West Texas Gas

Data Engineer

West Texas Gas, Dallas, Texas, United States, 75215

Job Details

Job Location WTG Dallas - Dallas, TX

Remote Type Fully Remote

Overview: We are looking for a Data Engineer to join a new and dynamic team focused on building next-generation technology solutions for a private equity-backed oil and gas firm undergoing digital transformation. This role presents a rare opportunity to be part of a greenfield initiative-designing, building, and owning the data infrastructure that powers our analytics, operations, and internal applications.

You'll be part of a lean, high-impact team where data is not an afterthought-it's central to our strategy. You will help define how data flows across the organization, implement modern architecture patterns, and ensure our business users and developers have access to reliable, well-modeled, and timely information.

What You'll Do As a Data Engineer, you'll play a critical role in shaping and operating the data infrastructure that powers decision-making, analytics, and automation across our organization.
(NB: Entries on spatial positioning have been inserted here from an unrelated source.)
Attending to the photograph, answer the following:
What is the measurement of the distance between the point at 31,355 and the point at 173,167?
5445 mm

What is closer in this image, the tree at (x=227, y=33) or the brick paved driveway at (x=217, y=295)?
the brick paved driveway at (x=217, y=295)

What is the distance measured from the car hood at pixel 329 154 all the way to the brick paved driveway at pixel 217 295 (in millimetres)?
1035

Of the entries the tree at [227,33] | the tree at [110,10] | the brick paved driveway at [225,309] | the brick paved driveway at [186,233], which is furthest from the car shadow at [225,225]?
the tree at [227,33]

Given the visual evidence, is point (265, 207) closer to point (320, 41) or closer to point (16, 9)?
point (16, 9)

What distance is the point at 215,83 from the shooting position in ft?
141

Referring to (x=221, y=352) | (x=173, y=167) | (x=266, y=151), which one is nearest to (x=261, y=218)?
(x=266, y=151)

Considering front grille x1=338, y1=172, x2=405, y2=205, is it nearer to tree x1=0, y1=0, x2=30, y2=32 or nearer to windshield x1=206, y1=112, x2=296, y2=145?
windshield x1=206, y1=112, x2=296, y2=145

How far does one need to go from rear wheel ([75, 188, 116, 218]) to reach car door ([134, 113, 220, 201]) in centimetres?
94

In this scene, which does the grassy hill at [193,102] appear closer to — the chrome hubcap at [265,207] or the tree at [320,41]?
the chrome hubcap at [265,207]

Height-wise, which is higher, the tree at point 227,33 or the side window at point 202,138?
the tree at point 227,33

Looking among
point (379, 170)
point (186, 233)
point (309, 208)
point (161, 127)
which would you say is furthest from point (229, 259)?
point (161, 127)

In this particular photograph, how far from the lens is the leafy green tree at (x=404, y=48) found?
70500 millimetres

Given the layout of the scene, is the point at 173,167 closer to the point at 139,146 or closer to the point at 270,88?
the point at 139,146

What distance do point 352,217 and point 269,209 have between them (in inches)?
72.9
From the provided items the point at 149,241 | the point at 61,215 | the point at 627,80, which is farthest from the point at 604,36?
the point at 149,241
You'll work on a greenfield technology stack alongside developers, analysts, and AI engineers to design reliable data systems that meet real-world operational needs, and support the design and build of a new enterprise data warehouse from the ground up. • Model and structure enterprise data by translating business requirements into logical and physical schemas optimized for both transactional processing and analytical reporting. • Design and optimize custom application databases, creating performant tables, indexes, and views for scalable access across internal applications and BI tools. • Build and Manage a multi-layer (bronze, silver, gold) medallion architecture data warehouse to ensure reliable, high-quality data ingestion, transformation, and delivery. • Support AI initiatives by collaborating with AI engineers to deliver clean, structured data into AI/ML workflows and integrate vector databases for semantic search and embeddings. • Develop and maintain modern ELT/ETL pipelines to ingest data from APIs, flat files, web scraping workflows, and internal systems-automating data transformation and validation for consistency and quality. • Enable analytics teams by creating consumable datasets, materialized views, and well-documented schemas for tools like Power BI and Excel. • Support the design, performance, and reliability of the data warehouse by optimizing workflows and resolving pipeline or infrastructure issues. • Design and manage cloud-native data platforms using Azure services such as Data Factory, Synapse Analytics, Azure SQL, and Blob Storage. • Implement Infrastructure as Code (IaC) using ARM, Bicep, or Terraform to provision, secure, and automate data infrastructure in Azure. • Administer operational data systems, including configuring alerting, monitoring, backups, and recovery procedures to ensure system availability and resiliency. • Collaborate across teams-working closely with backend developers, analysts, GIS teams, and product stakeholders to ensure data availability and integration alignment. Document systems and mentor teammates, maintaining data architecture documentation and providing guidance on best practices, tools, and design patterns.

What You'll Need

• Proven ability to design normalized and denormalized data models for both operational and analytical purposes. • Hands-on experience with building and managing relational and analytical databases, including SQL Server, PostgreSQL, and Azure Synapse. • Strong SQL skills and experience with ETL/ELT tools like Azure Data Factory, Synapse Pipelines, and Airflow with Python. • Proficiency in Python for data manipulation and scripting, including use of libraries like pandas or PySpark. • Experience working with Parquet, JSON, flat files, and structured/unstructured data sources. • Strong knowledge of Azure cloud services related to data ingestion, storage, compute, and orchestration. • Experience building web data acquisition tools, including screen scraping and automation using Playwright, Puppeteer, BeautifulSoup, or Selenium. • Bachelor's degree in Computer Science, Data Engineering, or related field. • 3-5 years of experience in data engineering or a related role.